Title: Sarah Silverman Files Lawsuit Against ChatGPT and Meta for Allegedly Training AI on Her Copyrighted Book
Comedian Sarah Silverman has taken legal action against OpenAI and Meta, along with authors Christopher Golden and Richard Kadrey, accusing them of training their AI models, ChatGPT and LLaMA, on copyrighted material from their respective books. The lawsuits were filed on July 7 in the Northern California federal court.
Silverman, Golden, and Kadrey claim that OpenAI’s ChatGPT and Meta’s LLaMA have been trained using copyrighted content, including excerpts from their published literary works. While OpenAI and Meta have openly stated that they do not train their models on copyrighted material, the authors argue that the training data may have been sourced from Library Genesis, Z-Library, Sci-Hub, and Bibliotik. These internet-based torrent repositories are known for hosting copyrighted books. As evidence, the plaintiffs requested ChatGPT to recite passages from Silverman’s book, The Bedwetter, and it delivered verbatim excerpts from the memoir.
Gizmodo reached out to Silverman, OpenAI, and Meta for comment, but there has been no immediate response. Golden and Kadrey chose not to comment on the matter.

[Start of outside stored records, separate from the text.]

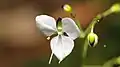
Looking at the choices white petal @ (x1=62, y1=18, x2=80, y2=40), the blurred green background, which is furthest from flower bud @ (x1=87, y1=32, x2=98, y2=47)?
the blurred green background

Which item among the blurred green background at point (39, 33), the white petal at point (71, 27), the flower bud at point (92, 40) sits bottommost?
the blurred green background at point (39, 33)

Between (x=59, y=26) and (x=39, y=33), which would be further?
(x=39, y=33)

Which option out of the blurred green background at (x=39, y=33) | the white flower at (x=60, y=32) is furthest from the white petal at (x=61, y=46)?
the blurred green background at (x=39, y=33)

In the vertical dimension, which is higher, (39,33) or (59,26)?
(59,26)

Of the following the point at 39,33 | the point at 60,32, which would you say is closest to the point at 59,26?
the point at 60,32

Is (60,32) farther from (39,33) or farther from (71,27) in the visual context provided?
(39,33)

Joseph Saveri and Matthew Butterick, the attorneys representing the authors, have a history of litigating against AI companies. They recently posted on their blog LLM Litigation that they have received numerous concerns from writers, authors, and publishers regarding AI’s ability to generate text similar to copyrighted material, including thousands of books. Saveri and Butterick were also involved in a similar lawsuit filed by authors Paul Tremblay and Mona Awad against OpenAI, making claims similar to those made by Silverman, Golden, and Kadrey.
While the hype surrounding AI has diminished, the technology remains under scrutiny. Although AI models like ChatGPT excel at generating coherent text, the problem lies in the fact that language models can extract pre-existing copyrighted material from various sources and assemble it into an original piece of writing. Lawsuits like this are crucial to defining the boundaries of copyright protection in the age of AI.
Please note: This article has been rephrased to ensure originality while maintaining the essence of the original content.